The fifth Earth Day celebration hosted by Palo Alto was held April 14 at the Baylands Athletic Center to raise awareness on the impact communities have on water conservation and protection of natural resources.
“The City of Palo Alto is pleased to host this event as it celebrates healthy living, healthy communities and a healthy environment, which is one of the City Council’s priorities,” said Catherine Elvert, Palo Alto Utilities’ communications manager, during the start of the fun run.
She estimated over 1,000 people participated in the fun run and the various activities.
“Every year the event grows, we attract more people, we bring in more community partners and sponsors, and it’s great to be able to reach a broader, more diverse audience. We’ve had people coming in as far as the East Bay, and on down to Santa Cruz,” she said.
A 5k run/walk for all ages kicked off the celebrations at 9 a.m. Other activities included booths by government agencies and programs, as well as non-profit organizations, mini-workshops, live music, a bird walk, a guided bike ride and an electric vehicle ride and drive.
Avoiding water wastage
Brandon Heller from Menlo Park mentioned one of the reasons why water conservation is especially important in the Bay Area.
“We only have so much water, and we have more and more people coming here. If we use up all the ground aquifers, we’re going to have to find more expensive sources of water,” he said.
Leaky toilets are just one source of common water wastage in home, since one out of five homes may have a toilet in any given year, according to Ora Chaiken from WaterSmart Software. She reprised her role as the “running toilet”, which participants tried to catch during the 5k and 1k fun runs.
“It’s a really fun thing to do, to come out dressed as the running toilet and help educate people,” said Chaiken. “A lot of people would think of one thing they’ve done… [but] there’s something else they could do.”

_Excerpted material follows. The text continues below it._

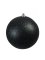 Vánoční dekorační ozdoba, 20 cm, černá se třpytkami, 1 ks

Other issues brought up during the festival were carbon emissions, especially from food production. Annee Tousseau and Veerangna Bhandari from Sustainable Silicon Valley invited Earth Day visitors to do the Burger Challenge. This showed how much more carbon is emitted to produce a burger made of beef, compared to either a vegetable or turkey burger.
However, people have also seen changes in how Bay Area residents look at water and its conservation.
“I think our perception of water and how vital and important of a resource it is has changed quite a bit, especially with the recent droughts and the severity of them,” said Heather Heinbaugh, a safety specialist with the Santa Clara Valley Water District.
Bringing conservation to the larger community
Participants and partners during the event voiced the need to continue to educate people about conserving water so that future generations can continue to enjoy natural resources.
“We always want to be mindful of how we’re using our water and our resources because we want it to be around for the future generations, and our children’s children and their children,” said Heinbaugh.
Local efforts in conservation contribute towards the achievement of the global sustainable development goals, which are agreed upon by over 190 countries, including the United States.
“All these big goals can also be achieved at the local level,” Federico Olivieri, board member of the Mid-Peninsula chapter of the United Nations Association, said.
Water conservation affects not only human communities both locally and globally, but also the entire environment.
“Water touches so many things, and our planet is so interconnected, the entire ecosystem is interconnected,” said Elvert. “When we’re talking about the conservation of water, we’re talking about the conservation of natural resources, habitats, and making sure we are doing what we can to practice environmentally friendly ways of living. And I think this event really helps build that awareness.”